ENTRIES SUPPLIED.
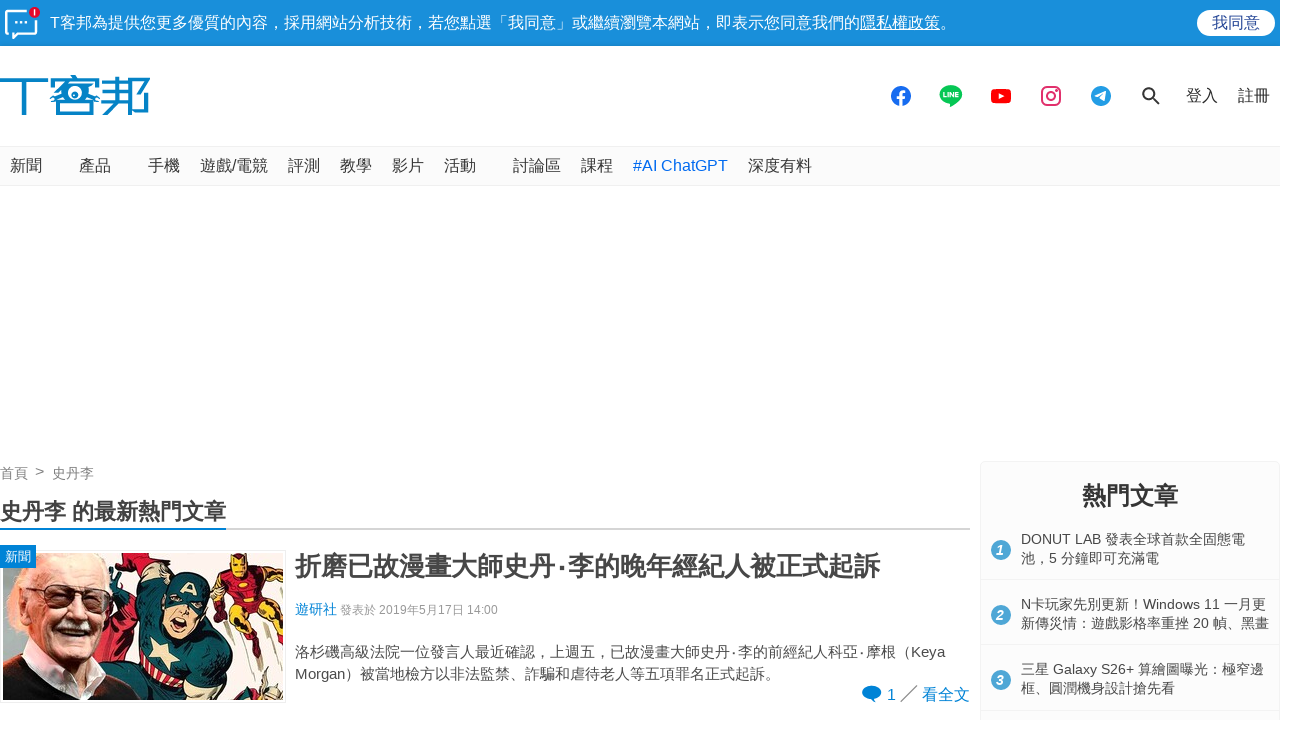

--- FILE ---
content_type: text/html; charset=utf-8
request_url: https://sync.aralego.com/idRequest?
body_size: 99
content:
{"uid":"b10446f7-e262-3d63-a120-3296d16a7c0d"}

--- FILE ---
content_type: text/html; charset=utf-8
request_url: https://www.google.com/recaptcha/api2/aframe
body_size: 269
content:
<!DOCTYPE HTML><html><head><meta http-equiv="content-type" content="text/html; charset=UTF-8"></head><body><script nonce="4RDcMOWzX26ynV3huWmlzA">/** Anti-fraud and anti-abuse applications only. See google.com/recaptcha */ try{var clients={'sodar':'https://pagead2.googlesyndication.com/pagead/sodar?'};window.addEventListener("message",function(a){try{if(a.source===window.parent){var b=JSON.parse(a.data);var c=clients[b['id']];if(c){var d=document.createElement('img');d.src=c+b['params']+'&rc='+(localStorage.getItem("rc::a")?sessionStorage.getItem("rc::b"):"");window.document.body.appendChild(d);sessionStorage.setItem("rc::e",parseInt(sessionStorage.getItem("rc::e")||0)+1);localStorage.setItem("rc::h",'1769439610705');}}}catch(b){}});window.parent.postMessage("_grecaptcha_ready", "*");}catch(b){}</script></body></html>

--- FILE ---
content_type: image/svg+xml
request_url: https://cdn1.techbang.com/assets/backtotop-aa2d9fbcda91cacbafbc818d4da5aa6ecf62a59bccdea1c304a4b46062022590.svg
body_size: 494
content:
<?xml version="1.0" encoding="utf-8"?>
<!-- Generator: Adobe Illustrator 15.1.0, SVG Export Plug-In . SVG Version: 6.00 Build 0)  -->
<!DOCTYPE svg PUBLIC "-//W3C//DTD SVG 1.1//EN" "http://www.w3.org/Graphics/SVG/1.1/DTD/svg11.dtd">
<svg version="1.1" id="Layer_1" xmlns="http://www.w3.org/2000/svg" xmlns:xlink="http://www.w3.org/1999/xlink" x="0px" y="0px"
	 width="50px" height="50px" viewBox="0 0 50 50" enable-background="new 0 0 50 50" xml:space="preserve">
<rect fill="#4CAFF0" width="50" height="50"/>
<path fill="#FFFFFF" d="M17.5,27.869l1.762,1.762l5.736-5.725l5.738,5.725l1.764-1.762l-7.502-7.5L17.5,27.869z"/>
</svg>


--- FILE ---
content_type: application/javascript; charset=utf-8
request_url: https://fundingchoicesmessages.google.com/f/AGSKWxWKFWQ-SS7vIYVBYgVLtWJYFTzVk1LwThGjgYrEQeYuJDIkRu-wTUl9tV9QLGhZLcTDyJbiMvyxDJC7stbpVioV92jtpz2c1JvL4RhaJT2_KQzOZySq576FOrSk40IQwlIiT3l6qFvFG71IueY1Rh69HYqzMxrl-Cus8NEQAMqASPPzM1XEGujHDuzp/_/468-20./adhost./ads/interstitial./affiliateadvertisement./popup_ad.
body_size: -1289
content:
window['41a4873e-d899-4123-a2d5-db0b7a170c15'] = true;

--- FILE ---
content_type: application/javascript; charset=utf-8
request_url: https://fundingchoicesmessages.google.com/f/AGSKWxVpU5UZuSgYFZMv05MDfYGzca6nLonbAbXSX37TEJ1BWA4UP-0xeC3BjKFT_cHHp_XbEJ-g7vRdajuDpP12aU5kaEcVxpHDVp6-HIH3yFFdPeMgCIkriZmsX1fQ_gvVipGxCw52Dg==?fccs=W251bGwsbnVsbCxudWxsLG51bGwsbnVsbCxudWxsLFsxNzY5NDM5NjA3LDIzOTAwMDAwMF0sbnVsbCxudWxsLG51bGwsW251bGwsWzddXSwiaHR0cHM6Ly93d3cudGVjaGJhbmcuY29tL3RhZ3MvMjgyMDAiLG51bGwsW1s4LCJrNjFQQmptazZPMCJdLFs5LCJlbi1VUyJdLFsxOSwiMiJdLFsxNywiWzBdIl0sWzI0LCIiXSxbMjksImZhbHNlIl1dXQ
body_size: -216
content:
if (typeof __googlefc.fcKernelManager.run === 'function') {"use strict";this.default_ContributorServingResponseClientJs=this.default_ContributorServingResponseClientJs||{};(function(_){var window=this;
try{
var QH=function(a){this.A=_.t(a)};_.u(QH,_.J);var RH=_.ed(QH);var SH=function(a,b,c){this.B=a;this.params=b;this.j=c;this.l=_.F(this.params,4);this.o=new _.dh(this.B.document,_.O(this.params,3),new _.Qg(_.Qk(this.j)))};SH.prototype.run=function(){if(_.P(this.params,10)){var a=this.o;var b=_.eh(a);b=_.Od(b,4);_.ih(a,b)}a=_.Rk(this.j)?_.be(_.Rk(this.j)):new _.de;_.ee(a,9);_.F(a,4)!==1&&_.G(a,4,this.l===2||this.l===3?1:2);_.Fg(this.params,5)&&(b=_.O(this.params,5),_.hg(a,6,b));return a};var TH=function(){};TH.prototype.run=function(a,b){var c,d;return _.v(function(e){c=RH(b);d=(new SH(a,c,_.A(c,_.Pk,2))).run();return e.return({ia:_.L(d)})})};_.Tk(8,new TH);
}catch(e){_._DumpException(e)}
}).call(this,this.default_ContributorServingResponseClientJs);
// Google Inc.

//# sourceURL=/_/mss/boq-content-ads-contributor/_/js/k=boq-content-ads-contributor.ContributorServingResponseClientJs.en_US.k61PBjmk6O0.es5.O/d=1/exm=kernel_loader,loader_js_executable/ed=1/rs=AJlcJMztj-kAdg6DB63MlSG3pP52LjSptg/m=web_iab_tcf_v2_signal_executable
__googlefc.fcKernelManager.run('\x5b\x5b\x5b8,\x22\x5bnull,\x5b\x5bnull,null,null,\\\x22https:\/\/fundingchoicesmessages.google.com\/f\/AGSKWxW6zuIagrIls4V2c4jELmZgzeOMOYRb0NIAy2in2q6Dw6mma_9ZwgoYa5jXBRVQ308JlI6G_fPIM524YoCdW3-yb4nvEj8lh_lLDjVoFouJ7wfewTm0h0BRNyKUWpT3hXIkUePlPw\\\\u003d\\\\u003d\\\x22\x5d,null,null,\x5bnull,null,null,\\\x22https:\/\/fundingchoicesmessages.google.com\/el\/AGSKWxUWB-Rb23Yvz5RfkX6Zae0mYYKgVlHYvWzM05zuoqGmkfMSMb3VFo7PY9lmuCxfslplExPewVh56P5EF2t8U6qikXaVTBF8Gfs9ZBZWZavjf6T4bO6TmHlIehgCRbWz0TkA9Y_6Fg\\\\u003d\\\\u003d\\\x22\x5d,null,\x5bnull,\x5b7\x5d\x5d\x5d,\\\x22techbang.com\\\x22,1,\\\x22en\\\x22,null,null,null,null,1\x5d\x22\x5d\x5d,\x5bnull,null,null,\x22https:\/\/fundingchoicesmessages.google.com\/f\/AGSKWxWmJONYfKqjQm9VOR9ZMTEMAnlxPxH21-kTsCCRLQzqnIkh_6o152twHerAP2qHT0qrDUgr33jHrqIEO7nPvjVjNl7q0SIXsm8Zo4YNX-NkpvQgWeOaXoOcnp3fD--cLtQJzVGrDg\\u003d\\u003d\x22\x5d\x5d');}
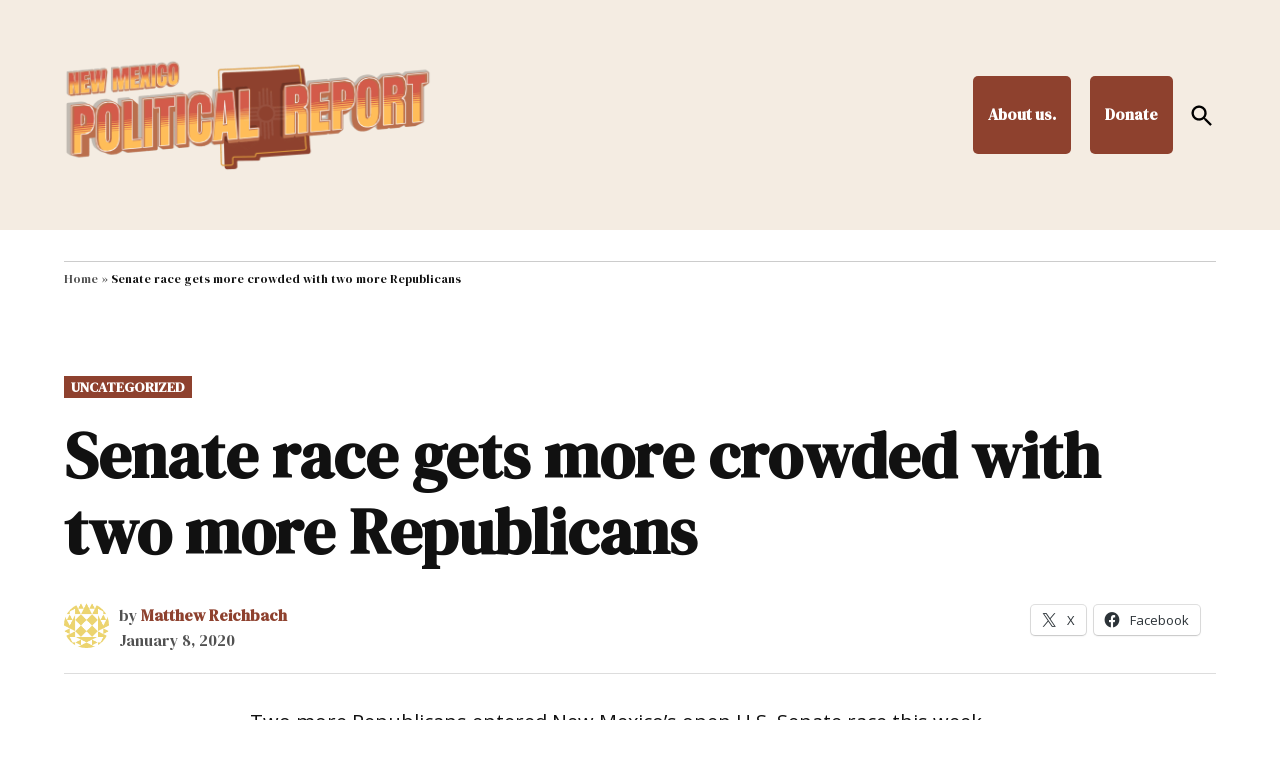

--- FILE ---
content_type: application/javascript; charset=UTF-8
request_url: https://nmpoliticalreport.com/wp-content/plugins/newspack-popups/dist/view.js?ver=1744588877
body_size: 1631
content:
(()=>{"use strict";const e=(e,t,n={})=>!(!newspackPopupsData||!newspackPopupsData[t])&&{...newspackPopupsData[t],...n,action:e},t=(e,t="np_prompt_interaction")=>{"function"==typeof gtag&&e&&gtag("event",t,e)},n=e=>{const t=e.split("_");return parseInt(t[t.length-1])},s=e=>{const t=e.currentTarget.closest(".newspack-lightbox");t&&t.contains(e.currentTarget)&&(t.style.display="none"),t.overlayId&&window.newspackReaderActivation?.overlays&&window.newspackReaderActivation.overlays.remove(t.overlayId),e.preventDefault()},r=(e,t)=>{newspack_popups_view.debug&&(window.newspack_popups_debug=window.newspack_popups_debug||{},window.newspack_popups_debug[e]=t)};function o(e){return e?window.newspackPopupsCriteria.criteria[e]:window.newspackPopupsCriteria.criteria}window.newspackPopupsCriteria=window.newspackPopupsCriteria||{criteria:{}},window.newspackPopupsCriteria.criteria=window.newspackPopupsCriteria.criteria||{};const a=864e5,i={day:a,week:7*a,month:30*a},c=e=>{for(const t of e){const e=o(t.criteria_id);if(e&&!e.matches(t))return!1}return!0},p=(e,t=null)=>{const n=((e=null)=>{e||(e=window.location.search);const t=new URLSearchParams(e);return t.get("view_as")?t.get("view_as").split(";").reduce(((e,t)=>{const n=t.split(":");return 1===n.length?e[n[0]]=!0:e[n[0]]=n[1],e}),{}):null})(t);if(n?.segment)return n.segment;const s=[];for(const t in e)c(e[t].criteria)&&s.push({id:t,priority:e[t].priority});return s.length?(s.sort(((e,t)=>e.priority-t.priority)),s[0].id):null},u=(e,t,s,o=null)=>{const a=e.getAttribute("id");let c=!0;const p=[],u={element:e},d=e.getAttribute("data-suppression");if(!0===o||!1===o)u.override=!0,o||(c=!1,p.push("Prompt suppressed by override."));else if(d){const e=s.store.get("utm_source")||[],t=new URLSearchParams(window.location.search).get("utm_source");let n=!1;-1<e.indexOf(d)&&(n=!0),n||d!==t||(n=!0,s.store.set("utm_source",[...e,t])),n&&(p.push(`Prompt suppressed by utm_source=${d}.`),c=!1)}else if(s){const[r,o,u,d]=e.getAttribute("data-frequency").split(","),l=s.store.get("pageviews");if(l[d]){const e=l[d].count||0;e<=parseInt(r)&&(p.push(`Prompt displayed starting at pageview ${parseInt(r)+1}. Reader has only ${e} pageviews.`),c=!1),0<o&&0<Math.max(0,e-(parseInt(r)+1))%(parseInt(o)+1)&&(p.push(`Prompt displayed once every ${parseInt(o)+1} pageviews.`),c=!1);const t=n(a),w=(s.getActivities("prompt_seen")||[]).filter((e=>e.data?.prompt_id===t&&i[d]>Date.now()-e.timestamp));0<parseInt(u)&&w.length>=parseInt(u)&&(p.push(`Prompt already displayed the max of ${u} times.`),c=!1)}const w=e.getAttribute("data-segments")?e.getAttribute("data-segments").split(","):null;w&&0>w.indexOf(t)&&(p.push("Reader does not match prompt’s assigned segments."),c=!1)}return u.displayed=c,0<p.length&&(u.suppression=p),r(a,u),c},d=e=>{let t;const n=new IntersectionObserver((s=>{s.forEach((s=>{s.isIntersecting?t||(t=setTimeout((()=>{e(),n.unobserve(s.target)}),250)):t&&(clearTimeout(t),t=!1)}))}),{threshold:.5});return n};function l(e){"undefined"!=typeof document&&("complete"!==document.readyState&&"interactive"!==document.readyState?document.addEventListener("DOMContentLoaded",e):e())}const w=e=>{const t=(t=null)=>{const o=newspack_popups_view?.segments||{},a=p(o);let c;r("matchingSegment",a),t&&(e=>{const t=Date.now(),n={day:{count:0,start:t},week:{count:0,start:t},month:{count:0,start:t},...e.store.get("pageviews")||{}};let s;document.body.classList.forEach((e=>{0===e.indexOf("page-id-")&&(s=parseInt(e.replace("page-id-","")))})),s&&parseInt(newspack_popups_view?.donor_landing_page)===s&&e.store.set("is_donor",!0);for(const e in n)i[e]<t-n[e].start&&(n[e].count=0,n[e].start=t),n[e].count++;e.store.set("pageviews",n)})(t),e.forEach((e=>{const r=e.getAttribute("id"),i=e.classList.contains("newspack-lightbox"),l=((e,t=!1,n=!1,s=null)=>e===((e=null)=>{e||(e=window.location.search);const t=new URLSearchParams(e);return t.get("pid")?parseInt(t.get("pid")):null})(s)||(!t||!n)&&null)(n(r),i,c);[...e.querySelectorAll(".newspack-lightbox__close, button.newspack-lightbox-overlay")].forEach((e=>{e.addEventListener("click",s)}));const w=u(e,a,t,l);if(!c&&i&&w&&(c=!0),w){const s=()=>{const t=e.getAttribute("data-delay")||0;setTimeout(a,t)},a=()=>{const r=p(o);u(e,r,t,l)&&(t?.overlays&&t.overlays.get().length?s():(e.classList.remove("hidden"),t&&((e,t)=>{d((()=>t.dispatchActivity("prompt_seen",{prompt_id:n(e.getAttribute("id"))}))).observe(e,{attributes:!0})})(e,t),i&&t?.overlays&&(e.overlayId=t.overlays.add())))};if(i)if(e.getAttribute("data-scroll")){const e=document.getElementById(`page-position-marker_${r}`);e&&d(a).observe(e)}else s();else a()}}))};newspack_popups_view.segments?(window.newspackRAS=window.newspackRAS||[],window.newspackRAS.push(t)):t()},g=s=>{s.forEach((s=>{new MutationObserver((r=>{r.forEach((r=>{"amp-access-hide"!==r.attributeName||"attributes"!==r.type||r.target.hasAttribute("amp-access-hide")||(()=>{const r=e("loaded",n(s.getAttribute("id")));t(r)})()}))})).observe(s,{attributes:!0})}))};window.newspackRAS=window.newspackRAS||[],window.newspackRAS.push((e=>{function t(t){const n=o(t.dataset.criteria);n&&(t.innerHTML=n.getValue(e),e.on("data",(()=>{t.innerHTML=n.getValue(e)})))}l((()=>{const e=document.querySelectorAll(".merge-tag");if(e.length)for(const n of e)n.dataset.criteria&&t(n)}))})),"undefined"!=typeof window&&l((()=>{const s=[...document.querySelectorAll(".newspack-popup-container")];w(s),(s=>{"function"==typeof gtag&&(g(s),window.newspackRAS=window.newspackRAS||[],window.newspackRAS.push((n=>{n.on("activity",(({detail:{action:n,data:s}})=>{if("prompt_seen"===n){const{prompt_id:n}=s,r=e("seen",n);t(r)}}))})),(s=>{s.forEach((s=>{const r=s.querySelector(".newspack-lightbox__close"),o=[...s.querySelectorAll(".newspack-popup-container form")];if(r){const a=()=>{const r=e("dismissed",n(s.getAttribute("id")));t(r)};r.addEventListener("click",a),o.forEach((e=>{e.addEventListener("submit",(()=>r.removeEventListener("click",a)))}))}}))})(s),(s=>{s.forEach((s=>{const r=[...s.querySelectorAll(".newspack-popup-container a")],o=r=>{const o={};r.currentTarget?.href&&"#"!==r.currentTarget?.href&&(o.action_value=r.currentTarget.getAttribute("href"));const a=e("clicked",n(s.getAttribute("id")),o);t(a)};r.forEach((e=>e.addEventListener("click",o)))}))})(s),(s=>{s.forEach((s=>{const r=[...s.querySelectorAll(".newspack-popup-container form")],o=()=>{const r=e("form_submission",n(s.getAttribute("id")));t(r)};r.forEach((e=>e.addEventListener("submit",o)))}))})(s))})(s)}))})();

TASK DETAILS.
Going through the entries, return every line holding the word "this".

TASK OUTPUT.
if (typeof __googlefc.fcKernelManager.run === 'function') {"use strict";this.default_ContributorServingResponseClientJs=this.default_ContributorServingResponseClientJs||{};(function(_){var window=this;
var QH=function(a){this.A=_.t(a)};_.u(QH,_.J);var RH=_.ed(QH);var SH=function(a,b,c){this.B=a;this.params=b;this.j=c;this.l=_.F(this.params,4);this.o=new _.dh(this.B.document,_.O(this.params,3),new _.Qg(_.Qk(this.j)))};SH.prototype.run=function(){if(_.P(this.params,10)){var a=this.o;var b=_.eh(a);b=_.Od(b,4);_.ih(a,b)}a=_.Rk(this.j)?_.be(_.Rk(this.j)):new _.de;_.ee(a,9);_.F(a,4)!==1&&_.G(a,4,this.l===2||this.l===3?1:2);_.Fg(this.params,5)&&(b=_.O(this.params,5),_.hg(a,6,b));return a};var TH=function(){};TH.prototype.run=function(a,b){var c,d;return _.v(function(e){c=RH(b);d=(new SH(a,c,_.A(c,_.Pk,2))).run();return e.return({ia:_.L(d)})})};_.Tk(8,new TH);
}).call(this,this.default_ContributorServingResponseClientJs);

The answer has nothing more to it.